Optimizing Explanations by Network Canonization and Hyperparameter Search

Explainable AI (XAI) is slowly becoming a key component for many AI applications. Rule-based and modified backpropagation XAI approaches however often face challenges when being applied to modern model architectures including innovative layer building blocks, which is caused by two reasons. Firstly, the high flexibility of rule-based XAI methods leads to numerous potential parameterizations. Secondly, many XAI methods break the implementation-invariance axiom because they struggle with certain model components, e.g., BatchNorm layers. The latter can be addressed with model canonization, which is the process of re-structuring the model to disregard problematic components without changing the underlying function. While model canonization is straightforward for simple architectures (e.g., VGG, ResNet), it can be challenging for more complex and highly interconnected models (e.g., DenseNet). Moreover, there is only little quantifiable evidence that model canonization is beneficial for XAI. In this work, we propose canonizations for currently relevant model blocks applicable to popular deep neural network architectures,including VGG, ResNet, EfficientNet, DenseNets, as well as Relation Networks.
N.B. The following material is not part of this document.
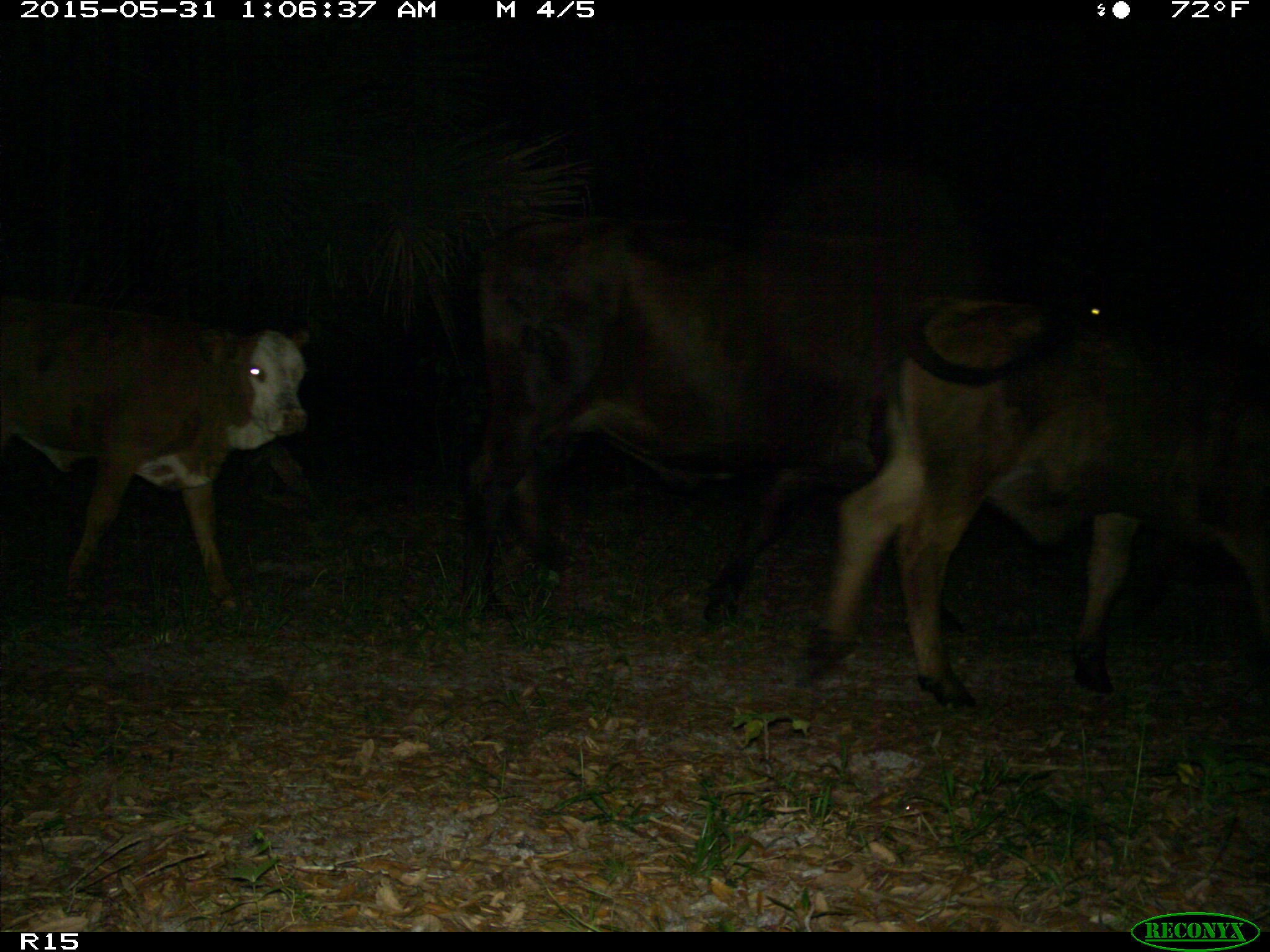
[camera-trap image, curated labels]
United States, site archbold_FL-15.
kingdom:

We further suggest a XAI evaluation framework with which we quantify and compare the effect sof model canonization for various XAI methods in image classification tasks on the Pascal-VOC and ILSVRC2017 datasets, as well as for Visual Question Answering using CLEVR-XAI. Moreover, addressing the former issue outlined above, we demonstrate how our evaluation framework can be applied to perform hyperparameter search for XAI methods to optimize the quality of explanations.